Exercise instructions:
Return every line of the data below that contains the word "Looking", reproducing each line unchanged.

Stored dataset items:
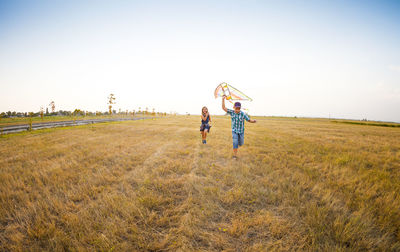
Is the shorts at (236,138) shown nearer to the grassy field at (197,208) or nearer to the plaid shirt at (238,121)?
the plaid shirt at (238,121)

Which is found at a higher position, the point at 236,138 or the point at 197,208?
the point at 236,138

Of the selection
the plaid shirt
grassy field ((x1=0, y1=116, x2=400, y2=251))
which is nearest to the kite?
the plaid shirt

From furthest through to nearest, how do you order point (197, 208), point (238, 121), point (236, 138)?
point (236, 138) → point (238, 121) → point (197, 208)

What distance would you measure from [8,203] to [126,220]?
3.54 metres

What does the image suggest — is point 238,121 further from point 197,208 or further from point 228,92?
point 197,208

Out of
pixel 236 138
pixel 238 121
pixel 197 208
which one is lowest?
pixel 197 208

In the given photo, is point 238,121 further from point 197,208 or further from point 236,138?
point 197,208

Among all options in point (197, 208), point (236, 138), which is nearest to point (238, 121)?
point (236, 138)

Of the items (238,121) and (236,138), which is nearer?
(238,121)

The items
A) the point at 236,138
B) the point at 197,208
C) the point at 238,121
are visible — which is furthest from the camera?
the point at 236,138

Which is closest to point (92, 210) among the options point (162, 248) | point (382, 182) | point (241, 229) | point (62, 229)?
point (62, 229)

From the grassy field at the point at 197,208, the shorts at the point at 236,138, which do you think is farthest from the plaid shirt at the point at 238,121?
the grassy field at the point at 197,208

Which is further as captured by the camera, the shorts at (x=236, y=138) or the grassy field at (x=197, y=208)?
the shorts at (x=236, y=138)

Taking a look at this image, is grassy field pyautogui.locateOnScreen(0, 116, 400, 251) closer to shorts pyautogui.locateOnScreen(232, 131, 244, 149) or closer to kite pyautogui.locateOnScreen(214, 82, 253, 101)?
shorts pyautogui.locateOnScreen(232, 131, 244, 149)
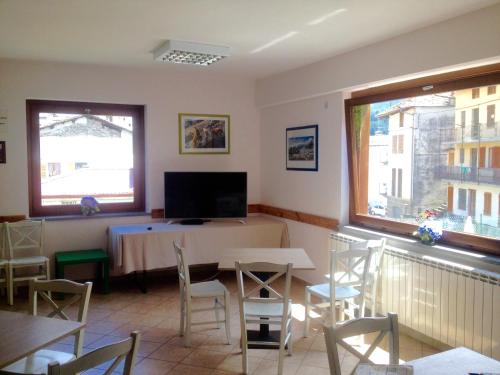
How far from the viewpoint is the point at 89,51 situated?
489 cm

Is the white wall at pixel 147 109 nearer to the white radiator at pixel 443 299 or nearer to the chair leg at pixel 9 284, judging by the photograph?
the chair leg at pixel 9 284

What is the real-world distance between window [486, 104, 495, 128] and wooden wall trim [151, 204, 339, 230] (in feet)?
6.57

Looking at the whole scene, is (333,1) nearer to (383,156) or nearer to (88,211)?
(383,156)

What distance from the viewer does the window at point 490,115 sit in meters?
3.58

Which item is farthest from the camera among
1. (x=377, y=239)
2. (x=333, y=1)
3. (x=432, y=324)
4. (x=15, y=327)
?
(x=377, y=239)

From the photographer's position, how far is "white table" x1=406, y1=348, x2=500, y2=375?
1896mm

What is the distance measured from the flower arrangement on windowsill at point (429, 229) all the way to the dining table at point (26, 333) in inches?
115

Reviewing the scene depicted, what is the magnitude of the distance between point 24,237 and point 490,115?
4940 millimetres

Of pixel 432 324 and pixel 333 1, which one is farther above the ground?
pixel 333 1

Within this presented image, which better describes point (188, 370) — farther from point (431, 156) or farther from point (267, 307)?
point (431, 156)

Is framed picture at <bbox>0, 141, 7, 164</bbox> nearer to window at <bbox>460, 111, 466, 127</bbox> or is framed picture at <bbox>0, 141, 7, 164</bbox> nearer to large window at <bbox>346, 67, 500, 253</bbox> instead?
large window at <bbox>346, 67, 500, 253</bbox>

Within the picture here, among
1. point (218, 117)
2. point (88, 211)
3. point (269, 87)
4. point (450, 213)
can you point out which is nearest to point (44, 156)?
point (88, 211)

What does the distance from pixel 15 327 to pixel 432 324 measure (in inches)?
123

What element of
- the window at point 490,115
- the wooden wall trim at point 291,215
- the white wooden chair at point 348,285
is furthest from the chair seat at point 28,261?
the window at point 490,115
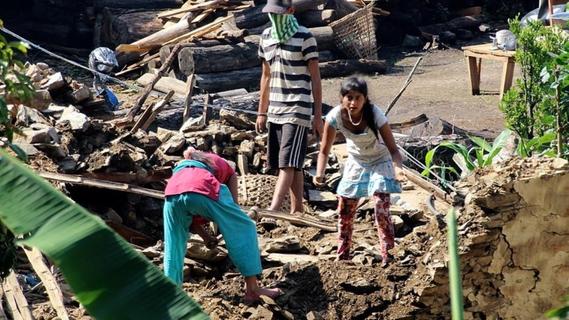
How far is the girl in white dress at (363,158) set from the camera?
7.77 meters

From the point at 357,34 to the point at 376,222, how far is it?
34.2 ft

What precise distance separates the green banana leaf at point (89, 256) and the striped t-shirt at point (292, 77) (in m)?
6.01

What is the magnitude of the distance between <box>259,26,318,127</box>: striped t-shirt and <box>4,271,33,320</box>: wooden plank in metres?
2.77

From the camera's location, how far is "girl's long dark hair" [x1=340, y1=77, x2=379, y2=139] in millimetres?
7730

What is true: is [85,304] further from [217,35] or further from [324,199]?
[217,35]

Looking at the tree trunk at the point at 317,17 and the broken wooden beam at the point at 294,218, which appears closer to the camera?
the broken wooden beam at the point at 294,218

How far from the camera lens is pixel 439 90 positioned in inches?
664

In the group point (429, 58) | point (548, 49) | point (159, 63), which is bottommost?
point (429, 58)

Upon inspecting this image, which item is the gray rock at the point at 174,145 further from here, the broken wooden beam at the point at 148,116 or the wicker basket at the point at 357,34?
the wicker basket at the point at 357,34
...
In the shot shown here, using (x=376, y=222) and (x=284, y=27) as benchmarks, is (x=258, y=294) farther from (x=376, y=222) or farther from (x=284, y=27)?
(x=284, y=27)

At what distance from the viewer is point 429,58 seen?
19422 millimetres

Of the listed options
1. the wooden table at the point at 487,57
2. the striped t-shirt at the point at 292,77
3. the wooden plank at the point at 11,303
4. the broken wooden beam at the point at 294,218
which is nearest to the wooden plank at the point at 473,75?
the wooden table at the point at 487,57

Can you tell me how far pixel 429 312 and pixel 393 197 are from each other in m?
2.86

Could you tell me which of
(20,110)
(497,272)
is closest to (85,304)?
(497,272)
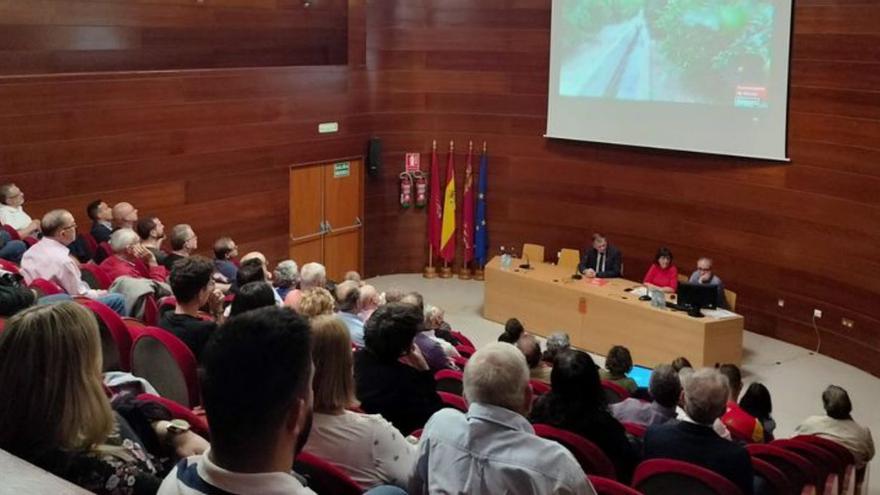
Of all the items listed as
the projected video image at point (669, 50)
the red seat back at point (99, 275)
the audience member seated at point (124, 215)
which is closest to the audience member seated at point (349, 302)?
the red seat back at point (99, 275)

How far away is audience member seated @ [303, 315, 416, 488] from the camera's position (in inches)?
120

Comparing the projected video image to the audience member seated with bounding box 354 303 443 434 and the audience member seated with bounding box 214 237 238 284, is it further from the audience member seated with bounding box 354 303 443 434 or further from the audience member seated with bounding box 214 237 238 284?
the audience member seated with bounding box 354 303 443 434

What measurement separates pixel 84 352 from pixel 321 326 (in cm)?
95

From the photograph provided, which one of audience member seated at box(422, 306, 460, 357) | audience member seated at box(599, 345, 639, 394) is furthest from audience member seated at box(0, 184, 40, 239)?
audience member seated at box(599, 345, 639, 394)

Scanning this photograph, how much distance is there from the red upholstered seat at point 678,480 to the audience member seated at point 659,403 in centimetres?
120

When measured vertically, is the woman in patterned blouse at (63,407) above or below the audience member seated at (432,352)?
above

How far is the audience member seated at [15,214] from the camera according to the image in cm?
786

Output for this task:
Looking at the whole scene, is (333,1) nearer to (383,156) or nearer to (88,211)?
Looking at the tree trunk at the point at 317,17 and the broken wooden beam at the point at 294,218, which appears closer to the camera?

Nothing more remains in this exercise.